_Passage for review_
+===+

The General Film Company was a motion picture distribution company in the United States. Between 1909 and 1920, the company distributed almost 12,000 silent era motion pictures. It was created as part of the Edison Trust to monopolize film distribution. (Note: General Film Company should not be confused with General Film Laboratories, which was formed in 1953 as a film processing company in the Hollywood area.)

==Formation==
The General Film Company was formed by the Motion Picture Patents Company (MPPC) in an attempt to monopolize distribution. In 1909, the General Film Company tried to seize the equipment of independent distribution companies to discourage their activities.

+===+

_Exercise instructions_
1. According to the passage on the General Film Company, about how many silent era motion pictures did the company distribute between 1909 and 1920?
2. Name every company or organization mentioned in the passage on the General Film Company.
3. Extend the passage on the General Film Company by writing a few more sentences that pick up after its final one.

_Data_

+===+

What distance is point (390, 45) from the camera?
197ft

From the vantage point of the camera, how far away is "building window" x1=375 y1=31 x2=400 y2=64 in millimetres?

+===+

_Exercise results_
1. Almost 12,000.

2. General Film Company; Edison Trust; General Film Laboratories; Motion Picture Patents Company (MPPC)

3.
==Conflict==
Using their control over several film patents, the General Film Company and MPPC tried to force independent distribution companies to sell out or lose their patent licenses. Competing organizations, such as the Motion Picture Distributing and Sales Company, the National Independent Moving Picture Alliance and the Film Service Association, emerged to challenge the trust. By 1912, the power of the General Film Company had declined and the U.S. Justice Department started prosecution of the MPPC and the General Film Company under the Sherman Act.

==Sold==
On March 30, 1918, the General Film Company was sold, along with the MPPC, to the Lincoln & Parker Film Company of Worcester, Massachusetts. Thomas Edison reacquired these assets when the Lincoln & Parker Company went bankrupt and sold them to producer Robert L. Giffen in October 1919.